◆ THINGS TO DO ◆
[1] In the piece about a father's death from prostate cancer, swap "bypass surgery" for "heart surgery" and give the passage again, starting at "It's all over" and ending at "years of torture!".
[2] In the piece about a father's death from prostate cancer, on what date did the father pass away?

◆ TEXT FOR ANALYSIS ◆
============

It's all over now, Baby Blue
My dad passed away peacefully at home on 5th December after a long, hard battle with prostate cancer. When he was diagnosed, I remember feeling like the world had collapsed around me. He had just had bypass surgery and was recovering well, but didn't say anything about having problems going to the toilet. By the time he went to see about it, it was incurable. So, gentlemen - if you notice any difference at all you must go and get it checked quickly. Prostate cancer is curable, and a bit of embarrassment is better than years of torture!
Anyway, almost 7 years ago Dad was diagnosed. I have 2 brothers and 2 sisters and we're a very close family so we were there for each other, but we also held our own feelings. We ranged from teenagers to twenties so were at different stages in our lives. Dad continued to work for many years, and was still his usual funny and loveable self but when he started a type of hormone treatment he turned into a different person. One that we all (including him) struggled to deal with - he was an emotional wreck, short tempered and felt awful. So, he made a decision to stop the treatment and would go for quality of life, rather than quantity. We thought at that stage it was a matter of time, but he has managed to spend so much time with him that I am eternally grateful to the people that helped him for all those years. My mum is a superhero - she has managed his medication and stopped her own life to love and support him. The NHS staff were wonderful (although he really didn't like the hospital!). Each of us have played a part - I feel honoured to be part of this family; the one that he created.
When I fell pregnant, Dad never thought he would still be here to meet my baby. But he did, and my wee boy is now 5 years old. His Gramps is his hero - they were like best friends. They would watch Fireman Sam or Jake in the mornings, make videos of them singing on YouTube, build lego, read stories and they just loved each other. I'm so happy that my baby will always have memories of his Grampy and we often spoke about how he held on to see all his milestones.
Last week, dad had been in hospital with another infection and he woke up pulling all his tubes and wires out. My mum decided then to take him home because it was where he wanted to be. We've been here before though - 7 years is a long time, and we've been Knocking on Heaven's door a few times in that time. When he got home, he just slept from the Monday and on the Tuesday night I went to his bed and fell asleep with him. He sounded terrible - the breathing was scary but I still wasn't sure he was going. I went to work the next day having booked the following two days off and I'd just walked in the front door when my mum phoned and told me to get back. The grief just took hold of me and I sobbed all the way home. The feeling I had when I walked into his room will never leave me. He looked.........dead. There's no other way to describe it. We all sat with him, crying and holding each other and at times we expected him to sit up and say 'boo' as he was such a joker. But that never happened, He was taken away before the kids got home, then I had to tell my son. I told him that Grampy was unwell and had went to heaven, but would be watching over him all the time. I said that he will be the brightest star in the sky, and we would look for him that night. He cried a bit then cuddled me, but when we went down stairs he ran into his room to find him and was devastated when he wasn't there. He really felt it, and was crying hard for a while which was really hard to watch. We did look for Gramps that night, and there he was - right above the front door; the brightest star in the sky.

============

◆ RECORDED DATA ◆
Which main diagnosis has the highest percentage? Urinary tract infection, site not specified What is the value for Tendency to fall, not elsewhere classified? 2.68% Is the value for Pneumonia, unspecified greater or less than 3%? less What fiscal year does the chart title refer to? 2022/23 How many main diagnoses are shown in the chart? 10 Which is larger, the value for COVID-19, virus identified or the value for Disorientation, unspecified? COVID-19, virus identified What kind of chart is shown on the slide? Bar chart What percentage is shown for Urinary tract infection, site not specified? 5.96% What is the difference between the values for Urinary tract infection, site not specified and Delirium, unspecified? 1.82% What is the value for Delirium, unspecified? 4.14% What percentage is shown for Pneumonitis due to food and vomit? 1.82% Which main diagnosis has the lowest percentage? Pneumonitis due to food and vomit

============

◆ EXPECTED OUTPUTS ◆
[1]
It's all over now, Baby Blue
My dad passed away peacefully at home on 5th December after a long, hard battle with prostate cancer. When he was diagnosed, I remember feeling like the world had collapsed around me. He had just had heart surgery and was recovering well, but didn't say anything about having problems going to the toilet. By the time he went to see about it, it was incurable. So, gentlemen - if you notice any difference at all you must go and get it checked quickly. Prostate cancer is curable, and a bit of embarrassment is better than years of torture!

[2] 5th December.